Denpasar, Bali Tribune
Keberadaan desa untuk membuat ‘perarem’ atau peraturan tertulis mengenai pemeliharaan anjing kini semaki bertambah. Setelah Desa Jatiluwih, kini desa-desa lain di Bali juga sudah mulai merancang ‘perarem’ pemeliharaan anjing liar tersebut. Salah satunya, Desa Ubung Kaja Denpasar. Desa dengan kawasan cukup luas dan padat penduduk ini berencana membuat ‘pararem’ pemeliharaan anjing liar guna mengoptimalkan pemberantasan virus rabies di desa tersebut.
Kades Ubung Kaja, I Wayan Mirta, Rabu (8/6) mengatakan dalam ‘pararem’ tersebut akan ditentukan sanksi berupa denda ataupun sanksi sosial kepada ‘krama’ atau warga yang dengan sengaja meliarkan anjing. “Kami di desa tidak bisa berbuat banyak. karena tidak bisa memberikan sanksi kepada krama yang meliarkan anjing. Maka itu lewat pararem, akan diatur secara tegas apa sanskinya,” jelasnya.
Dikatakan Mirta, pihaknya telah melakukan beberapa kali sosialisasi terkait rancangan pararem anjing liar ini pada kelihan banjar se-Desa Ubung Kaja. Menurutnya, sanksi adat lebih ditakuti daripada sekedar imbauan, maka itu masuknya peliaran anjing dalam pararem diharapkan segera bisa terwujud. “Tahun 2016 ini mudah-mudahan pararem di masing-masing banjar tentang peliaran anjing bisa disahkan,” jelasnya.
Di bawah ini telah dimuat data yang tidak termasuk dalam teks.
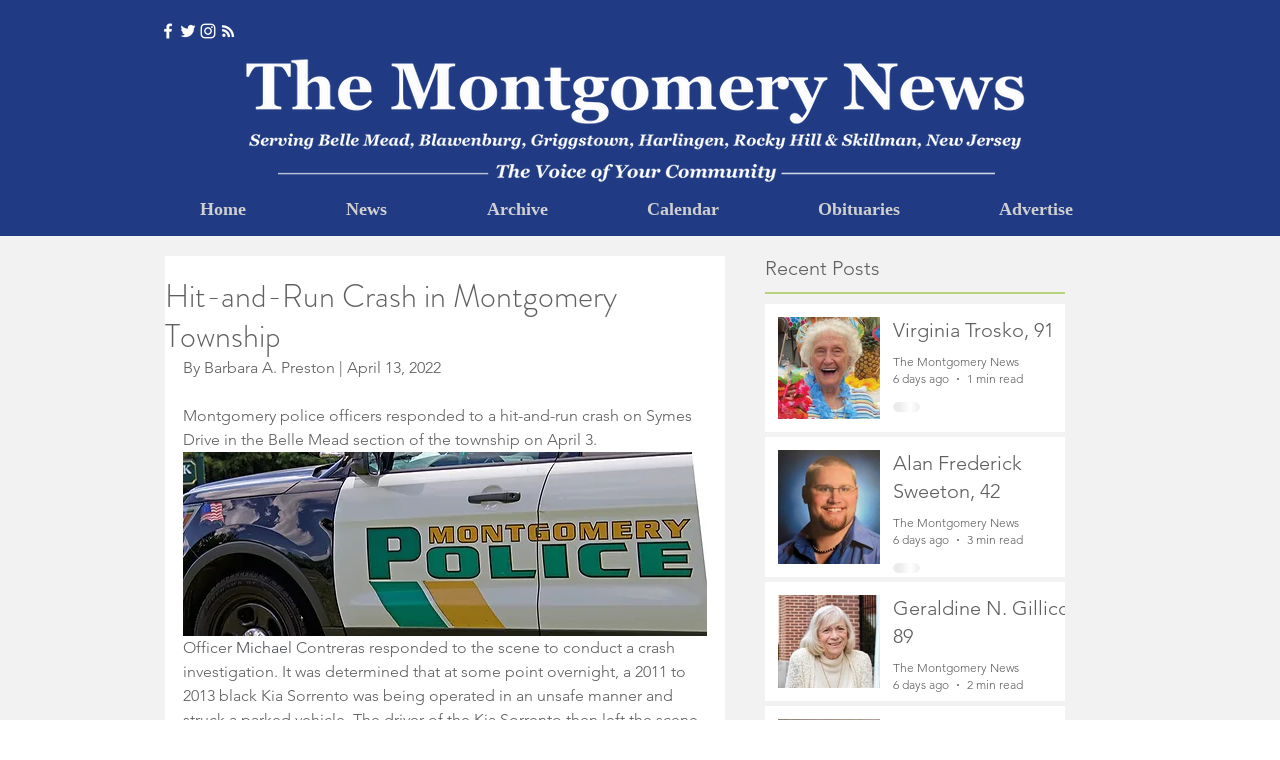

--- FILE ---
content_type: text/html; charset=utf-8
request_url: https://www.google.com/recaptcha/api2/aframe
body_size: 264
content:
<!DOCTYPE HTML><html><head><meta http-equiv="content-type" content="text/html; charset=UTF-8"></head><body><script nonce="tes0OLM02VihVckeg-QzEQ">/** Anti-fraud and anti-abuse applications only. See google.com/recaptcha */ try{var clients={'sodar':'https://pagead2.googlesyndication.com/pagead/sodar?'};window.addEventListener("message",function(a){try{if(a.source===window.parent){var b=JSON.parse(a.data);var c=clients[b['id']];if(c){var d=document.createElement('img');d.src=c+b['params']+'&rc='+(localStorage.getItem("rc::a")?sessionStorage.getItem("rc::b"):"");window.document.body.appendChild(d);sessionStorage.setItem("rc::e",parseInt(sessionStorage.getItem("rc::e")||0)+1);localStorage.setItem("rc::h",'1766685719127');}}}catch(b){}});window.parent.postMessage("_grecaptcha_ready", "*");}catch(b){}</script></body></html>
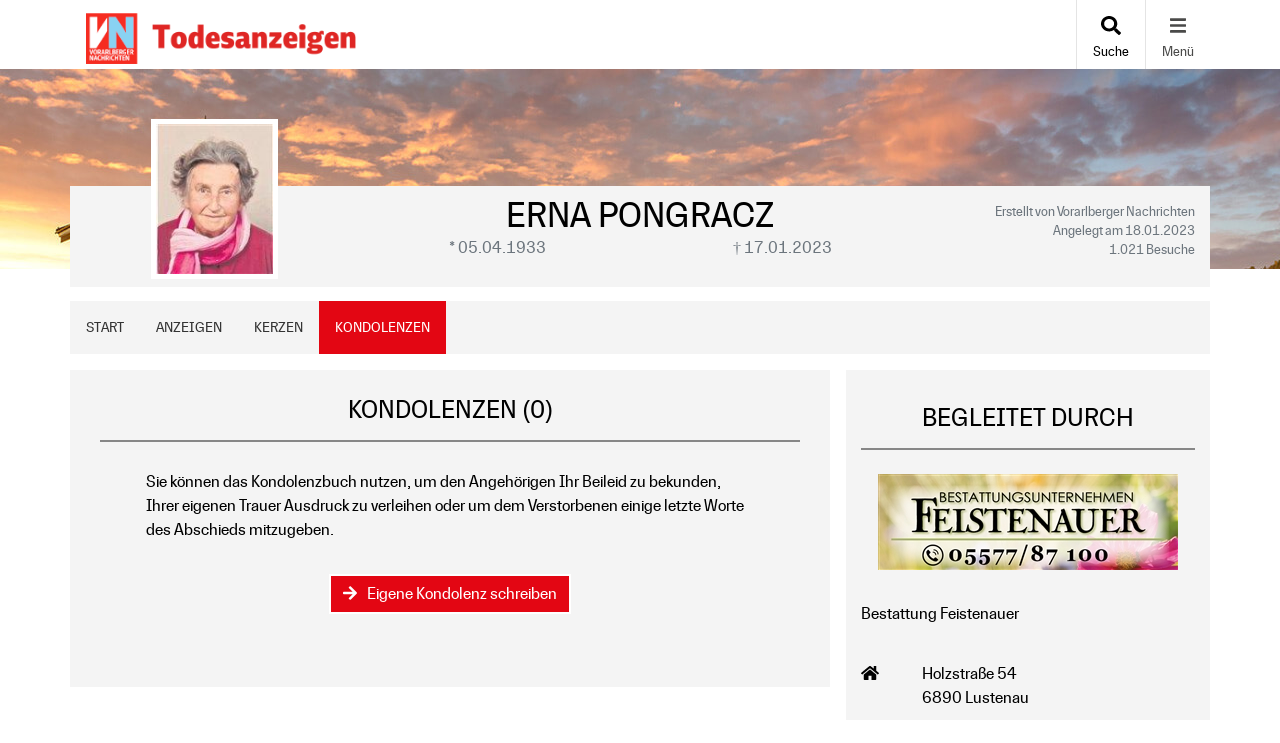

--- FILE ---
content_type: text/css
request_url: https://todesanzeigen.vn.at/Scripts/plugins/yt-embed/styles/yt-embed.css?v=3
body_size: 512
content:
.embed-video{position:relative}.embed-video__stage{aspect-ratio:16/9;position:relative}.embed-video__stage .embed-video__consent,.embed-video__stage .embed-video__media{height:100%;inset:0;position:absolute;width:100%}.embed-video__consent{-webkit-box-orient:vertical;-webkit-box-direction:normal;-webkit-box-pack:center;-ms-flex-pack:center;-webkit-box-align:center;-ms-flex-align:center;align-items:center;-webkit-backdrop-filter:blurs(3px);backdrop-filter:blurs(3px);background-color:hsla(0,0%,93%,.6);display:-webkit-box;display:-ms-flexbox;display:flex;-ms-flex-direction:column;flex-direction:column;font-size:.85rem;inset:0 0 auto 0;justify-content:center;opacity:0;padding:1rem;pointer-events:none;position:absolute;text-align:center;-webkit-transition:opacity .4s cubic-bezier(.23,1,.32,1);-moz-transition:opacity .4s cubic-bezier(.23,1,.32,1);-ms-transition:opacity .4s cubic-bezier(.23,1,.32,1);-o-transition:opacity .4s cubic-bezier(.23,1,.32,1);z-index:10}.embed-video__consent>:last-child{margin-bottom:0}[data-state=needs-consent] .embed-video__consent{opacity:1;pointer-events:all}.embed-video__caption{padding:.5rem .75rem}.embed-video__caption-title{font-size:1.1rem;font-weight:600;margin-bottom:.25rem}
Selain perarem terkait pemeliharaan anjing, kata Mirta, juga ada tiga hal penting lainnya yang diminta untuk masuk dalam pararem yaitu sampah, narkoba dan jentik nyamuk. “Dari pengalaman hidup, peliaran anjing, sampah, dan jentik masih dianggap hal yang tidak penting. Bahkan ada warga kami tetap bandel membiarkan jentik hidup di rumahnya. Padahal petugas jumantik sudah berkali-kali mengecek, beri abate dan bahkan pihak desa ikut turun tetap saja tidak mau menerapkan pola hidup bersih lewat PSN (pemberantasan sarang nyamuk). Dari pengalaman inilah, muncul ide supaya jentik masuk pararem. Biar ada sanski, sehingga masyarakat bisa berubah pola pikirnya,” tegasnya.
Sebagai gambaran, sanski dalam pararem bisa berupa denda sebesar puluhan ribu rupiah atau sanski sosial dengan cara diumumkan dihadapan krama banjar. “Intinya, kami ingin membudayakan rasa malu. Malu karena meliarkan anjing, malu karena tidak menjaga kebersihan, dan malu karena terlibat narkoba,” imbuhnya.
Sebelumnya, seperti dimuat Harian Bali Tribune edisi Rabu (2/6), pembuatan perarem untuk pemeliharaan anjing ini dicetuskan Desa Jatiluwih Kabupaten Tabanan. Perarem ini dibuat lantaran warga Desa Jatiluwih diresahkan dengan adanya anjing liar menyerang belasan warga di sejumlah banjar di Desa tersebut.
Perbekel Desa Jatiluwih, I Made Kartika mengatakan, untuk mencegah korban bertambah, pihak desa berencana akan membuat perarem. “Perarem ini merupakan langkah cepat kita untuk mengantisipasi hal-hal yang lebih buruk,” tegas Kartika Rabu (1/6).
Selain itu, lanjut dia, dengan perarem tersebut diharapkan mampu meningkatkan kewaspadaan warga agar tidak memelihara anjing dengan jumlah banyak dan tidak meliarkan anjing piaraannya.Dikatakannya, pihak desa memang harus mengambil langkah cepat mengingat Desa Jatiluwih juga merupakan daerah pariwisata yang diakui dunia sehingga dibutuhkan solusi yang cepat dan tepat. “Kita juga sudah sampaikan ke delapan banjar yang ada di Desa Jatiluwih,” imbuhnya.